This work addresses the challenge of deploying large text-to-image models on mobile devices due to their enormous parameter counts, which hinders on-device applications. The authors propose a distillation-driven progressive compression framework that efficiently compresses the 17B-parameter FLUX.1-Schnell model into a compact 2.4B-parameter variant named NanoFLUX. Key innovations include pruning-based compression of the diffusion Transformer, a ResNet-guided token downsampling mechanism, and cross-modal distillation for the text encoder that leverages early visual signals from the denoiser. The resulting model generates high-fidelity 512×512 images in approximately 2.5 seconds on mobile hardware, marking the first demonstration of feasible high-quality on-device text-to-image generation.
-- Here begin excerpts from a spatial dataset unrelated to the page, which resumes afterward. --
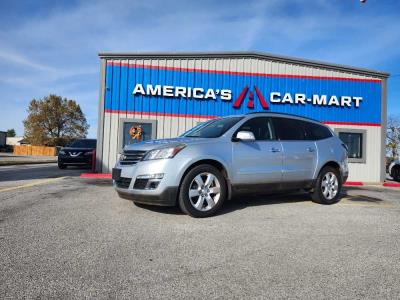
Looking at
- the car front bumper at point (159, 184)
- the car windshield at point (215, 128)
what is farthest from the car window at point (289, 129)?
the car front bumper at point (159, 184)

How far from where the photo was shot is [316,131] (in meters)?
6.52

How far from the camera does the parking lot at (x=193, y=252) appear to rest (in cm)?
249

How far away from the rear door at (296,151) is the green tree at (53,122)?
187 feet

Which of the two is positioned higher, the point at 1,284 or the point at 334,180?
the point at 334,180

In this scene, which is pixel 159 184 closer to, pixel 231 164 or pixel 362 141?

While large-scale text-to-image diffusion models continue to improve in visual quality, their increasing scale has widened the gap between state-of-the-art models and on-device solutions. To address this gap, we introduce NanoFLUX, a 2.4B text-to-image flow-matching model distilled from 17B FLUX.1-Schnell using a progressive compression pipeline designed to preserve generation quality. Our contributions include: (1) A model compression strategy driven by pruning redundant components in the diffusion transformer, reducing its size from 12B to 2B; (2) A ResNet-based token downsampling mechanism that reduces latency by allowing intermediate blocks to operate on lower-resolution tokens while preserving high-resolution processing elsewhere; (3) A novel text encoder distillation approach that leverages visual signals from early layers of the denoiser during sampling. Empirically, NanoFLUX generates 512 x 512 images in approximately 2.5 seconds on mobile devices, demonstrating the feasibility of high-quality on-device text-to-image generation.